INFORMATION PROVIDED:
------------------------------
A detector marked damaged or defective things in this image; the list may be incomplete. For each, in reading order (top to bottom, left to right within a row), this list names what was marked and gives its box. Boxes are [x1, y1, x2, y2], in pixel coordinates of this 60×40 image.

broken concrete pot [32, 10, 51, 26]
------------------------------
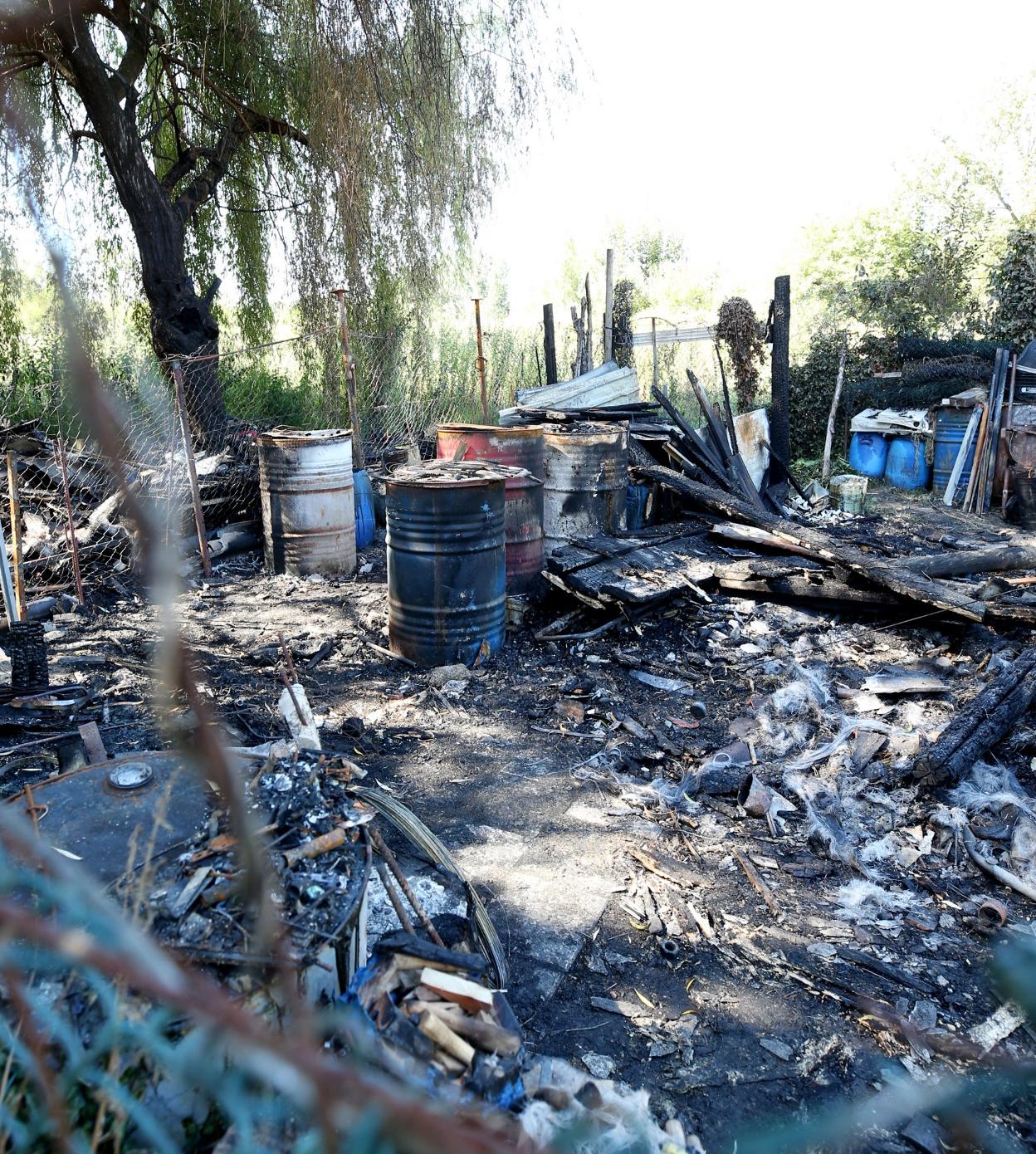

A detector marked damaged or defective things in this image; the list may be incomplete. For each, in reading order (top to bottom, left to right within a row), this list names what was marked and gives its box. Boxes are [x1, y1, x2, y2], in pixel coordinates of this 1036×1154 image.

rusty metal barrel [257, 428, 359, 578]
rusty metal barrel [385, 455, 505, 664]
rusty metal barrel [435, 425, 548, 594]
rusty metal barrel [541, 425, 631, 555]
------------------------------
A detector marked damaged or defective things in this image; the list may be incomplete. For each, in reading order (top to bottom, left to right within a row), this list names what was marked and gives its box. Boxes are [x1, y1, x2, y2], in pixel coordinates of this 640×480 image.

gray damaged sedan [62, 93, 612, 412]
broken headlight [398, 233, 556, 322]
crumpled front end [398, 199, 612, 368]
------------------------------
WHAT THE TASK ASKS: Rewrite the part that opens with the line containing "this 640×480 image." and closes with the line containing "crumpled front end [398, 199, 612, 368]", swapping "incomplete" for "partial" and leaving everything else unchanged. Return only those lines.

RESULT BELOW:
A detector marked damaged or defective things in this image; the list may be partial. For each, in reading order (top to bottom, left to right within a row), this list names what was marked and gives its box. Boxes are [x1, y1, x2, y2], in pixel coordinates of this 640×480 image.

gray damaged sedan [62, 93, 612, 412]
broken headlight [398, 233, 556, 322]
crumpled front end [398, 199, 612, 368]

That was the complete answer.